Member of the New South Wales Legislative Council
- In office 23 April 1955 – 5 November 1978

Personal details
- Born: 26 August 1897 Broken Hill, New South Wales
- Died: 8 September 1983 (aged 86) Clifton Gardens, New South Wales
- Party: Liberal Party
- Spouse: Doris Schultz ​(m. 1926)​
- Occupation: Businessman
- Civilian awards: Knight Commander of the Order of St Michael and St George Knight Commander of the Order of the British Empire Grand Cordon of the Order of the Rising Sun (Japan)

Military service
- Allegiance: Australia
- Branch/service: Australian Imperial Force
- Years of service: 1915–1919
- Rank: Sergeant
- Battles/wars: First World War
- Military awards: Meritorious Service Medal

= Edward Warren (politician) =

Australian politician

Sir Edward Emerton Warren, (26 August 1897 – 8 September 1983) was an Australian politician.

Warren was born in Broken Hill to mine manager John Warren. He was educated locally and in North Sydney, and was an office boy in a colliery firm from 1914. From 1915 to 1919 he served in the Australian Imperial Force, being awarded the Meritorious Service Medal. On his return he rejoined the colliery firm, and eventually rose to become general manager in 1945. In 1955 he was the foundation chairman of the Australian Coal Association, serving until 1972.
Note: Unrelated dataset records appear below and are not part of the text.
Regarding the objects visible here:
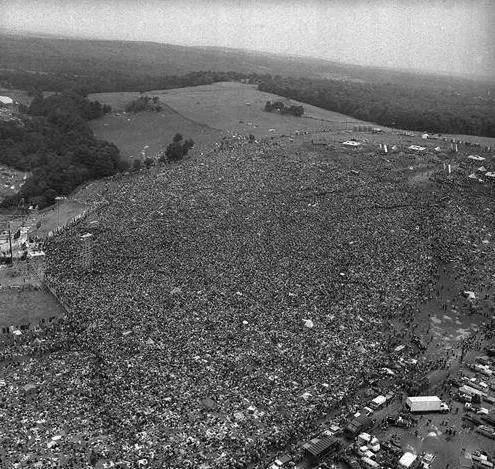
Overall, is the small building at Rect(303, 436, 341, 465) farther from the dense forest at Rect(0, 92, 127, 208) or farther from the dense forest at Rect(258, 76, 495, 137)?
the dense forest at Rect(258, 76, 495, 137)

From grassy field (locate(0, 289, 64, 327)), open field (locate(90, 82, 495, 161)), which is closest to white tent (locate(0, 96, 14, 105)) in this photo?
open field (locate(90, 82, 495, 161))

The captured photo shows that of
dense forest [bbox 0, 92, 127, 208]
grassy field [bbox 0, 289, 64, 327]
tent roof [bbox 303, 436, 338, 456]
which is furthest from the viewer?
dense forest [bbox 0, 92, 127, 208]

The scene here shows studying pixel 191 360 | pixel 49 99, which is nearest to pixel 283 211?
pixel 191 360

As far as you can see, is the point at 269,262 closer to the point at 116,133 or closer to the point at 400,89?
the point at 116,133

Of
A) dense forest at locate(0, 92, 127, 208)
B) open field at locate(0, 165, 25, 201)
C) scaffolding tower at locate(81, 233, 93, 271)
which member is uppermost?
dense forest at locate(0, 92, 127, 208)

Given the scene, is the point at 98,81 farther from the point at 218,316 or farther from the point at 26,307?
the point at 218,316

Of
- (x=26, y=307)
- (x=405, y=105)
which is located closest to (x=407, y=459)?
(x=26, y=307)

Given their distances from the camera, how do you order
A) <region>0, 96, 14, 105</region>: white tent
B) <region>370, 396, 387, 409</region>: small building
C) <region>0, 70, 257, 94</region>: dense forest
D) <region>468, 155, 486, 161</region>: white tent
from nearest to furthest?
<region>370, 396, 387, 409</region>: small building → <region>468, 155, 486, 161</region>: white tent → <region>0, 96, 14, 105</region>: white tent → <region>0, 70, 257, 94</region>: dense forest
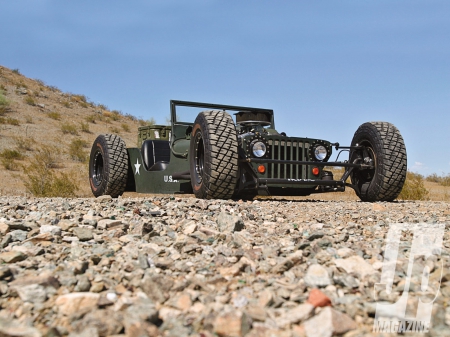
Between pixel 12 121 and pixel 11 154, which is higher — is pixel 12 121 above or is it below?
above

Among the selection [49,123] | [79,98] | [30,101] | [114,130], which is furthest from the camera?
[79,98]

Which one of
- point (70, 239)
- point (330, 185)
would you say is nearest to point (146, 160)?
point (330, 185)

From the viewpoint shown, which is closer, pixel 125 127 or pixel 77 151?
pixel 77 151

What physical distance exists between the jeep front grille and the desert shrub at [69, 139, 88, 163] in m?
14.1

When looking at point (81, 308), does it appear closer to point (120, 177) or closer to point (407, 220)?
point (407, 220)

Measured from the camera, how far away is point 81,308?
1.86 m

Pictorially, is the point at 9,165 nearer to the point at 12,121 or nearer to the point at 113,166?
the point at 12,121

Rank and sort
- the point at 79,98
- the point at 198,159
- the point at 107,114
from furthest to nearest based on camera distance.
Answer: the point at 79,98
the point at 107,114
the point at 198,159

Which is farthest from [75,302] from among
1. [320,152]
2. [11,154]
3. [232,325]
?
[11,154]

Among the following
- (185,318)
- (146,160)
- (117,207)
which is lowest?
(185,318)

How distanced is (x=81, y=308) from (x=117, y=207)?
2.38m

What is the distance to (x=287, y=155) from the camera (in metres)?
6.07

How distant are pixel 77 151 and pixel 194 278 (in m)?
18.1

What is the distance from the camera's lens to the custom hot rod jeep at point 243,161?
5.23 m
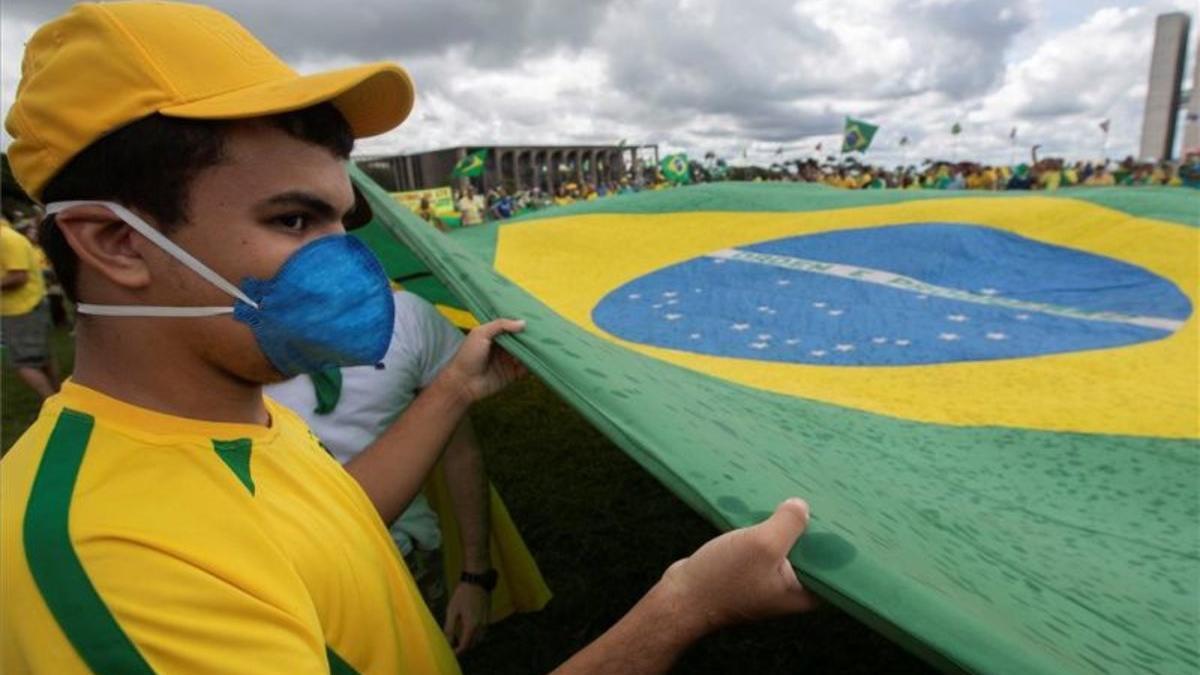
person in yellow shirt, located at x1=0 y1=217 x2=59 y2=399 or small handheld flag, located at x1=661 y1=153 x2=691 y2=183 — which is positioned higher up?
small handheld flag, located at x1=661 y1=153 x2=691 y2=183

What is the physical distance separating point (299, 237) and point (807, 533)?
765 millimetres

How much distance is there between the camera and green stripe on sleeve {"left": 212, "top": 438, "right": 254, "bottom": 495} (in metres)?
0.85

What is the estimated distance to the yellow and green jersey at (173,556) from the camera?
0.62 metres

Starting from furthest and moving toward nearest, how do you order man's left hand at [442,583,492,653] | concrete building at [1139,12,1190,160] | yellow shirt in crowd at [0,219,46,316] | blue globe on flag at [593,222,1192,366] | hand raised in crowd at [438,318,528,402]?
concrete building at [1139,12,1190,160]
yellow shirt in crowd at [0,219,46,316]
blue globe on flag at [593,222,1192,366]
man's left hand at [442,583,492,653]
hand raised in crowd at [438,318,528,402]

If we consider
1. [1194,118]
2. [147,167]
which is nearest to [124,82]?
[147,167]

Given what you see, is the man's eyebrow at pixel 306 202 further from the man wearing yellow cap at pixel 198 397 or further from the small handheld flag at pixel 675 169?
the small handheld flag at pixel 675 169

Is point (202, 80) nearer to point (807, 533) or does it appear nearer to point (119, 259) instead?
point (119, 259)

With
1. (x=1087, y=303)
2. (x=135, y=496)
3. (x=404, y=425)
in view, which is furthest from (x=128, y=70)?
(x=1087, y=303)

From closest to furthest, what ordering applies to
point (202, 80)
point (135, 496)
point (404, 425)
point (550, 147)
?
point (135, 496)
point (202, 80)
point (404, 425)
point (550, 147)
From 1955 to 1978 Warren was a Liberal member of the New South Wales Legislative Council. He was appointed a Companion of the Order of St Michael and St George in 1956, a Knight Commander of the Order of the British Empire in 1959, and a Knight Commander of the Order of St Michael and St George in 1969. Warren died at Clifton Gardens in 1983.